Inferring neuronal sub-type proportions from bulk gene expression

Single cell and single nuclei transcriptomic studies of the brain have revealed notable heterogeneity in neurons, with a dozen different neuronal sub-types and states identified based on clustering of gene expression data[9]. Although the IHC data generated as part of this study do not enable direct assessment of the accuracy by which neuronal sub-types can be estimated from bulk-tissue data, we indirectly tested this possibility in two ways. First, we assessed the impact of including excitatory and inhibitory neuronal sub-type markers on the accuracy of the other cell-type proportion estimates. We observed that including neuronal sub-types does not negatively impact the accuracy of the other four major cell-types (Fig 4A), so long as genes that span multiple marker sets are filtered out (S12 Fig; supplementary methods).
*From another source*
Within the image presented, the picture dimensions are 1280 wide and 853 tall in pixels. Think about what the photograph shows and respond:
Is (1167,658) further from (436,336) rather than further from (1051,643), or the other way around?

Second, we compared the neuronal sub-type proportions with the overall proportion of neurons, and found that the relative proportion of excitatory to inhibitory neurons is consistent with prior reports[9], and the summation of these two sub-types yields proportions similar to that of neurons (Fig 4B). Overall, these results suggest that estimation of excitatory and inhibitory neurons is feasible from bulk-tissue RNA-seq. However, the availability of robust markers with cell-type specific expression is critical for accurate inference.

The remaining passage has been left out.